Let $A:=k[x]$ (a $k$-algebra). We know every finite representation $(\rho, V)$ of $A$ is determined by $\rho(x):V\to V$. By the Jordan Normal Form theorem, $\rho(x)$ can be written as a Jordan normal matrix under some basis. Let $J_1, \dots, J_r$ be Jordan blocks of this matrix.
Each Jordan block $J_i$ determines an invariant subspace $V_i$ and $(\rho_{V_i},V_i)$ is a subrepresentation. Now I have two questions:
(1) How to prove that each $(\rho_{V_i},V_i)$ is an indecomposable(not irreducible) representation?
(2) Are different $(\rho_{V_i},V_i)$ mutually nonisomorphic? If so, how to prove it?
One only has a decomposition into Jordan blocks if the characteristic or minimum polynomial factors into linear factors over $k$.

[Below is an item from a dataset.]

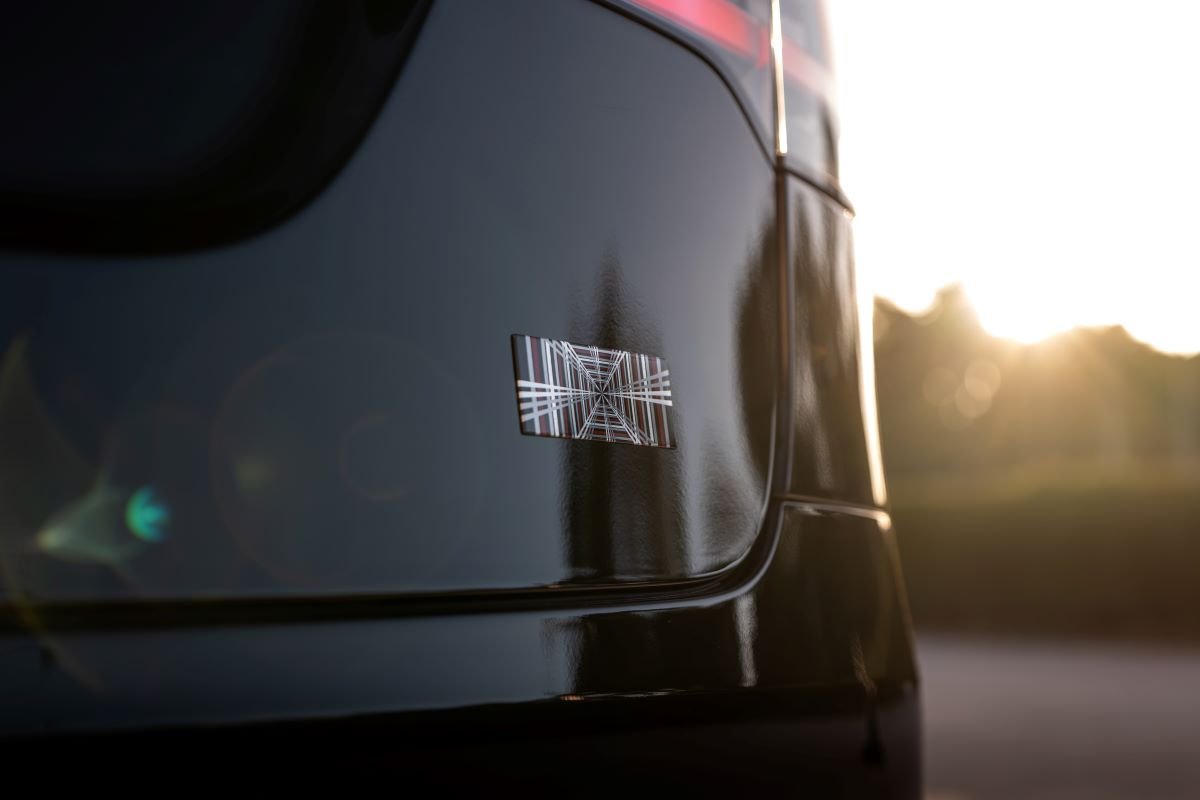 Tesla Model X Plaid 2026 rental in Los Angeles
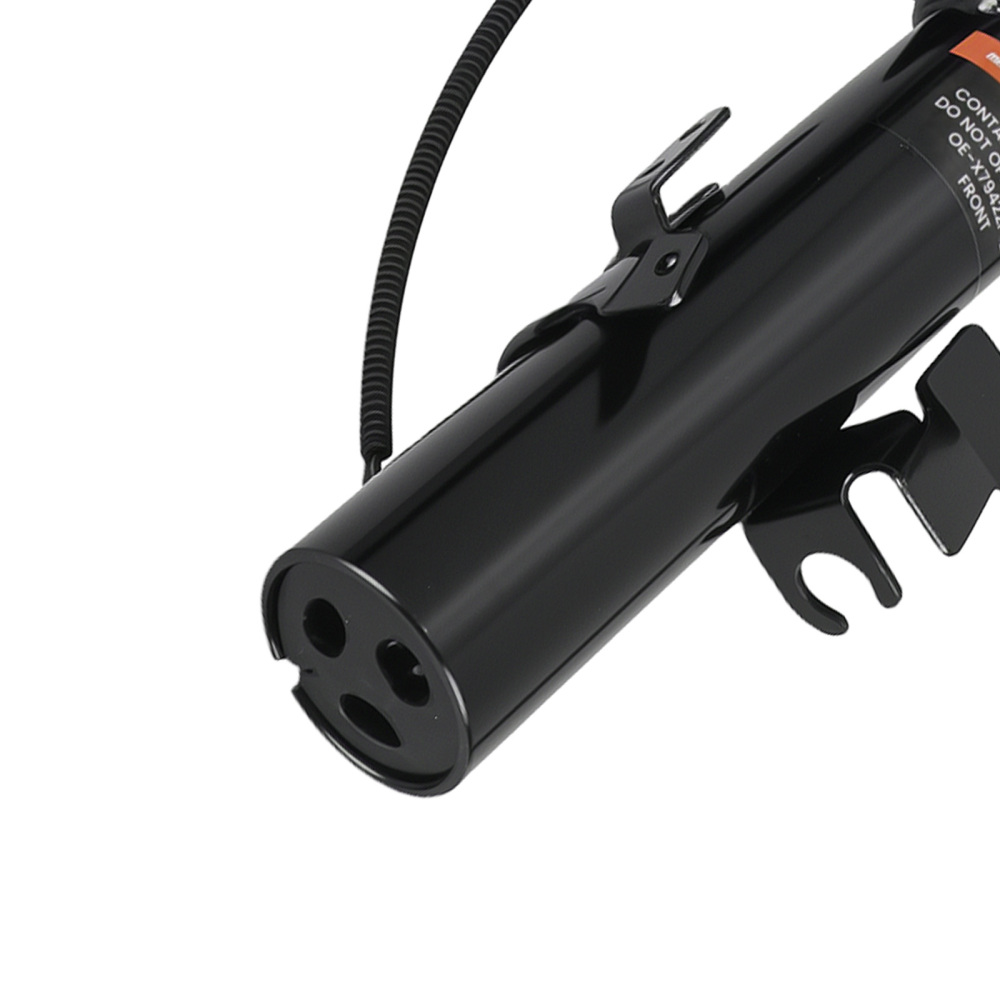 Front Shock Absorber Struts w/ Electric compatible for Land Rover Range Rover Evoque 12-19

The characteristic polynomial of a Jordan block matrix equals its minimum polynomial and is $(x-\lambda)^n$ where $\lambda$ is the eigenvalue and $n$ is the size of the block. If this were decomposable as a representation, then each factor's minimum polynomial divides $(x-\lambda)^n$, so the factors have minimum polynomials $(x-\lambda)^a$ and $(x-\lambda)^b$ for some $a$ and $b$. Each of $a$ and $b$ is $<n$ as each is at most the dimension of the appropriate invariant subspace. But that means the original representation has minimum polynomial $(x-\lambda)^{\max(a,b)} \ne(x-\lambda)^n$, a contradiction.